Law firms, estate agencies lag in risk return and imperil hopes of leaving grey list, FIC warns

14 February 2024 - 12:12
By Khulekani Magubane
Out of 6,000 outlets where estate agents do business with the public and out of the 16,000 offices of legal practitioners, the FIC reports just more than 50% compliance from legal practices and just below 45% among estate agencies. Stock photo.
Image: 123rf.com/feverpitched Out of 6,000 outlets where estate agents do business with the public and out of the 16,000 offices of legal practitioners, the FIC reports just more than 50% compliance from legal practices and just below 45% among estate agencies. Stock photo.

Financial Intelligence Centre (FIC) executive manager for compliance and prevention Christopher Malan has sounded the alarm that thousands of businesses under its supervision have flouted the watchdog’s requirement to file a risk and compliance return, forcing it to impose sanctions.

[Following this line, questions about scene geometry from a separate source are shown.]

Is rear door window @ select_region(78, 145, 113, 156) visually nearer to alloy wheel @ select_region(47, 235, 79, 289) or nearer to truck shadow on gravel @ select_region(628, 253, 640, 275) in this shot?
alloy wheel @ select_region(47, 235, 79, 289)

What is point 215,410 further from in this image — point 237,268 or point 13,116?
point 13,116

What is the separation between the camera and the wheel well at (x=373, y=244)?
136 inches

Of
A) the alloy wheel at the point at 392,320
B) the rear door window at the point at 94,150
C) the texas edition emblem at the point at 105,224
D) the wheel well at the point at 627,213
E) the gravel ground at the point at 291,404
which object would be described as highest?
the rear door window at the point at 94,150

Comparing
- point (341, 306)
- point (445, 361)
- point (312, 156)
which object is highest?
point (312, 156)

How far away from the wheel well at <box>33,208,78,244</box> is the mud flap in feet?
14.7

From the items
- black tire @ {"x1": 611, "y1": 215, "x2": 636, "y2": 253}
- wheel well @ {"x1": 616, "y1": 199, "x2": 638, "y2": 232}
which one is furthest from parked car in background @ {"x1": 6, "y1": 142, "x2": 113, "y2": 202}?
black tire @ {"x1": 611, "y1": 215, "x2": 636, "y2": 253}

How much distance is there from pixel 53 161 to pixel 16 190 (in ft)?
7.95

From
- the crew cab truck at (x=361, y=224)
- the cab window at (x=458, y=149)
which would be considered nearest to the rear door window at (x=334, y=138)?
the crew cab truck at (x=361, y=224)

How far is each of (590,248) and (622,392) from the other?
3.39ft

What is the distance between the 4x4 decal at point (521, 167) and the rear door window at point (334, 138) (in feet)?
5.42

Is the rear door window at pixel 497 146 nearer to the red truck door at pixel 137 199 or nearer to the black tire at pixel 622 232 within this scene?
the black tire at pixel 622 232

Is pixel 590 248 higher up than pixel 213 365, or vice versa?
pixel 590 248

Malan warned that designated non-financial businesses and professions (DNFBPs), especially law firms and estate agencies, have been flouting the new requirement in their thousands, serving as a major stumbling block in interventions aimed at getting South Africa off the grey list.

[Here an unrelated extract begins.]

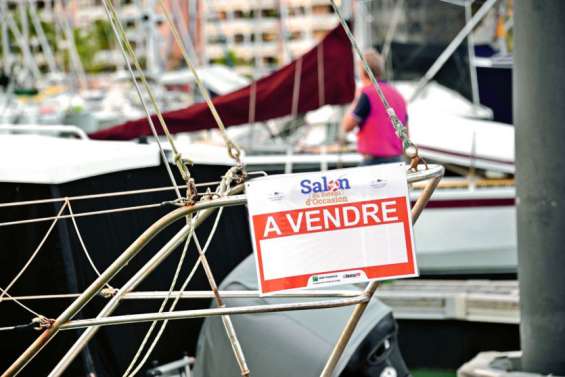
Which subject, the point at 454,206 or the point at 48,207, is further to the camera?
the point at 454,206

“Unfortunately [because of this] we cannot move to the second issue on the action plan. This says we have to inspect the high-risk entities. The supervision would not be able to kick off in any meaningful sense, even though we commenced it in June 2023.

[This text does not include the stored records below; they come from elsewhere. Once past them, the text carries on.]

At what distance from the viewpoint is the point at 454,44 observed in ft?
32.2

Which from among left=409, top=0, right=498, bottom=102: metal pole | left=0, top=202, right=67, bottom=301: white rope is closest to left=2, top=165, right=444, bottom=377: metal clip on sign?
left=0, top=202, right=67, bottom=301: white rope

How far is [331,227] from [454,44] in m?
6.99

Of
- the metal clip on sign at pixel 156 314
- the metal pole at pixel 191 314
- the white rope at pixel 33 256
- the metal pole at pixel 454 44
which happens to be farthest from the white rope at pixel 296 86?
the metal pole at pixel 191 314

“Where we stand at the moment and where we stood when we filed our first report to the FATF [Financial Action Task Force]. We had, at that point, a low uptake. The FATF said we had the tool in place but they can’t see it. It allows us to detect high risks, therefore it should enable us to have a universe of high-risk institutions. However, the FATF said they were concerned about low uptake,” Malan warned.

He said the FIC would begin issuing notices of sanction to direct institutions to file returns within 10 business days. Failure to comply, he said, would incur a sanction of about R50,000 which could be multiplied “several-fold” if the watchdog’s calls for compliance continued to fall on deaf ears.

“That process has also seemingly been poorly understood by business. We are faced with a situation where we have to give as much media coverage as possible. We have done as much as we can and it is time for business to come forward,” Malan said.

South Africa was placed on the grey list by the FATF in February 2023 after the global body found deficiencies in the country’s safeguards against money laundering, terrorism financing and proliferation of the manufacture, trade and movement of nuclear, chemical or biological weapons.

Malan said of 6,000 outlets where estate agents do business with the public and of the 16,000 offices of legal practitioners, the FIC has received just more than  50% compliance from legal practices and just below 45% among estate agencies.

“Our latest statistics show of the registered legal practitioners, excluding advocates with trust accounts, 16,000 have registered with us. When we ask legal practitioners to register with the FIC we apply a supervisory approach and ask for registration per your business offices,” he said.

Malan said the FIC had six weeks to get businesses to comply and submit all outstanding risk and compliance return information. He said this information was not commercially sensitive and he could not foresee business withholding it based on confidentiality.

He said if the May deadline is not met, the FIC would have missed a timeline in the FATF mandate which sends a “near fatal” message that the economy and the institutions do not take the requirements seriously, warning that businesses in South Africa were also vulnerable to a reputational shock globally.